Get some NAIP imagery (another airphoto) data for a smallish
area that has landslides (west hills?) Save them to your
C:\temp.
Unzip them.
If you get more than one tile, use the Mosaic To New Raster
tool (ArcToolbox->Data Management->Raster->Raster
Dataset) to "mosaic them". There is one band in the NED
file.Search Help for other mosaic'ing options.
Use ArcToolbox->Data Management Tools->Projections and
Transformations->Raster->Project to reproject the NED
to UTM zone 10 Nad 83 (must be in planar coordinates to do
Surface Analysis), make sure you set your output cellsize to
30m, use Bilinear for the resampling method.
Load Spatial Analyst (Customize->Extensions)
Use ArcToolbox->Spatial Analyst
Tools->Surface->Hillshade (accept the defaults) to
make a hillshade of your NED. Pay attention to whether your
horizontal units match your Z units.
Put your landslides on the hillshade, and the vegetation
(try turning on Effects and make vegetation 50% transparent)
and admire your pretty map (This is map one:
vegetation over hillshade).
Export a PNG of your map to include in your report and then
walk away from the data, assuming that the data on the
C: drive will be gone when you get back next week.
Next: create a Slope map (Slope tool is near the
Hillshade tool) from your UTM-projected data.
Create a contour map (Contour tool found in same place as
the others, contour interval depends on zoom-level, try
values between 10 and 80) from your DEM.
Create a layout that shows elevation by displaying contours,
slope by the default symbolization, and vegetation at 50%
transparency.
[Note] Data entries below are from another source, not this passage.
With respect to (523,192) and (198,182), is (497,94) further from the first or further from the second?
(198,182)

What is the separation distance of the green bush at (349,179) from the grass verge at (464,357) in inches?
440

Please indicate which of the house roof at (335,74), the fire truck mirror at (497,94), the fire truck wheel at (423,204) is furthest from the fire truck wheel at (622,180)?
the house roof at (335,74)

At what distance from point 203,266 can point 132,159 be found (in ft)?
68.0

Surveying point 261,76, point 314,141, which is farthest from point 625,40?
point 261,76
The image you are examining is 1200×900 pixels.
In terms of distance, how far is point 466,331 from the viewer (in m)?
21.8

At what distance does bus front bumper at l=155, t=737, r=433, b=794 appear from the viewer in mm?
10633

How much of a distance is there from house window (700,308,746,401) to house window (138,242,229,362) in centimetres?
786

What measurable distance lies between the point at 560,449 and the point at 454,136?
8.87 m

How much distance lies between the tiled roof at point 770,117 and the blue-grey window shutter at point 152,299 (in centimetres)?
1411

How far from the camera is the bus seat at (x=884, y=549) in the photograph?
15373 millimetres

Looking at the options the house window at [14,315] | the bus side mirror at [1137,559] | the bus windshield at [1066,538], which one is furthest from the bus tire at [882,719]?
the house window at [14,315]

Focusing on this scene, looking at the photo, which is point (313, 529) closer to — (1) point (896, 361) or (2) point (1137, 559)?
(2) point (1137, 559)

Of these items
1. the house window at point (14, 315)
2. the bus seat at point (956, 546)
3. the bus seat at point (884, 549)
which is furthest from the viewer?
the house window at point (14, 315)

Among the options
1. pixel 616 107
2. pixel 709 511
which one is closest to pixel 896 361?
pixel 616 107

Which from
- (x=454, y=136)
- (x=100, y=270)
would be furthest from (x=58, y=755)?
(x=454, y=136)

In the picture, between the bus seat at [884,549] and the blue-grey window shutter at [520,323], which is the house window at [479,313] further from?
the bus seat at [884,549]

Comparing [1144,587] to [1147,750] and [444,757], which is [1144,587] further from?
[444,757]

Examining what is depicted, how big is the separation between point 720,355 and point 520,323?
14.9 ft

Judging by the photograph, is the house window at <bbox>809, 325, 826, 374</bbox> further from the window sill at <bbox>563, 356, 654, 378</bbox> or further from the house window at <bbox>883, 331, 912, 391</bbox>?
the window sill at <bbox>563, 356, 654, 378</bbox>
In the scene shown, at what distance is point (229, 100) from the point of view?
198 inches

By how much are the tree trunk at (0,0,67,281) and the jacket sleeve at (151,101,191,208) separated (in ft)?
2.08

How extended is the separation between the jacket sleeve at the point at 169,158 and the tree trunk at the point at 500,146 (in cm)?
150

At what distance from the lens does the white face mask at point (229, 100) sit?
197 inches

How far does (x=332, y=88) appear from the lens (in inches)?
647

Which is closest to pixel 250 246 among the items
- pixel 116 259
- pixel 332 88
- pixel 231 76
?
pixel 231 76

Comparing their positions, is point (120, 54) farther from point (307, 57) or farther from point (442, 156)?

This is a second map for part 2.
Create a map of Topo (DRG) draped over Hillshade, and one
of Airphoto (DOQ) draped over Hillshade. Play with the
transparency settings until it looks pleasing to you.
These are 2 more maps for this section.
For the writeup:
A brief introduction and overview of the
assignment
Include the side-by-side layout from step 5
and comments.
Include the FOUR exported maps from step 8 and brief
description of procedure to produce each.